Избранное | страница 8



Он вспоминал, как старуха с фонарем поднялась по лесенке, закрыла за собой дверь, из трубы полетели искры, и он подумал, что она ворошит огонь в очаге. В тишине он услышал, как невидимые аисты на крыше начали попискивать, точно зашмыгали носами. Собака стояла у калитки, сторожила, чтоб человек не вошел обратно во двор. Было тихо, только еле слышно шумела река. Опекун постоял еще, парень не появлялся, но Опекуну вдруг почудилось, что за ним кто-то следит. Он посмотрел внимательно вокруг, ничего не заметил и пошел по улице, но ему все продолжало казаться, что кто-то крадется вдоль изгороди и следит за ним.

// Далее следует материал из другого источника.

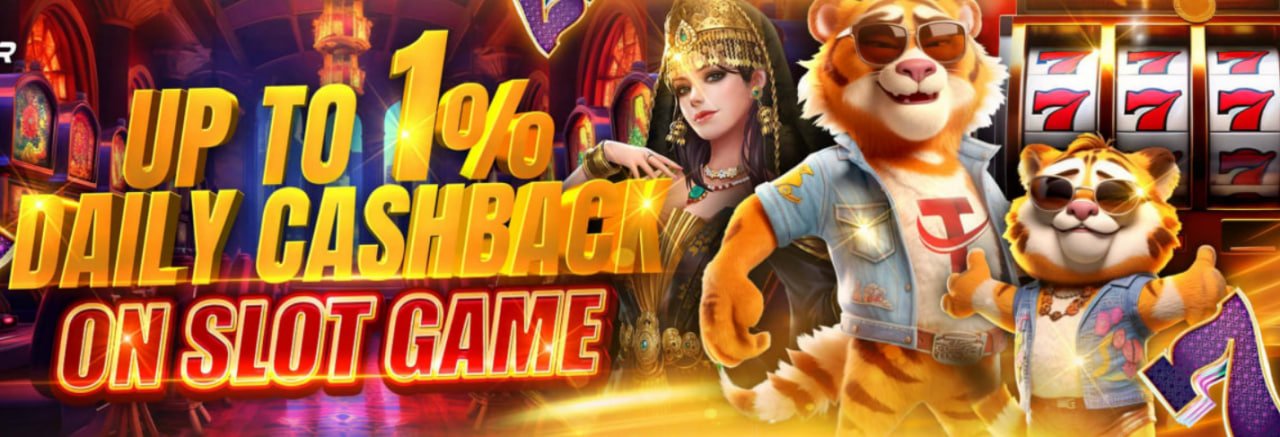 ck444 win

Такое же чувство было у него, когда он стоял с арбузом у закрытых дверей и среди собачьих и птичьих следов оставил на засыпанном золой балконе отпечатки и своих босых ступней. И еще он рассказывал о лице с горящими глазами, что мелькнуло тогда в окошке. По правде говоря, он тогда оробел — больно уж горящими, огненными показались ему эти глаза, и он не решился вернуться, покрепче постучать в дверь. Запустение на дворе, затишье, тяжелый и вязкий запах зрелой бузины и медовки, плешивая собака, которая, как японский шпион, следила за ним своими пустыми глазами, эта непрестанно дымящая труба и унылые, закопченные аисты на коньке крыши — все это окутывало дом пеленой загадочности. Он увидел во дворе какую-то нескладную жабу, она не прыгала, как прыгают обычно жабы — мощными прыжками, а ползла на четырех лапах, пробираясь вдоль каменной ограды, ощупывала раскаленные солнцем камни, словно искала между ними убежище, нашла его наконец и вжалась в камни, не сводя глаз с Опекуна. Как от всего дома, так и от пристального взгляда жабы веяло загадочностью.

. . . . . . . . . . . . . . . . . .

Опекун не знал, что такое загадочность[1]. В следующие несколько дней, стоило ему вспомнить о доме Левшей, как в глазах вставала жаба, заползающая в жаркое каменное убежище, он чувствовал, как в горле набирается слюна, пробовал ее сглотнуть, но не мог, потому что в ногах у него сидела плешивая собака, смотрела прямо ему в рот и ждала, когда он сглотнет. Он сплевывал, брал молот и принимался обрабатывать на наковальне старые подковы. Звон металла прогонял навязчивые образы, но, едва он касался мехов, чтобы разжечь огонь в горне, перед глазами у него вставала дымящая труба и унылые аисты, неподвижно сидящие на коньке крыши.

Погода испортилась, похолодало, горы стали придвигаться к деревне, вырисовываясь во всем своем величии и мощи. В летнюю жару горы неделями пребывали где-то вдали, выгоревшие, почти бесцветные, как что-то бесконечно далекое от Опекуна, отодвинутое в тридевятое царство. Но как только погода начинала портиться, горы сбрасывали дремоту, приподымались, обретали цвет и массу, надвигались на долину и вместе с ними просыпались, встрепенувшись, все окрестные холмы и взгорья и тоже подходили ближе к деревне; известковые печи переставали дымить. Ярко и резко выступали языческие и христианские молельные камни, и Опекун только удивлялся, как это они вдруг вылезли вперед и, куда ни посмотри, сразу бросаются в глаза и приковывают к себе внимание.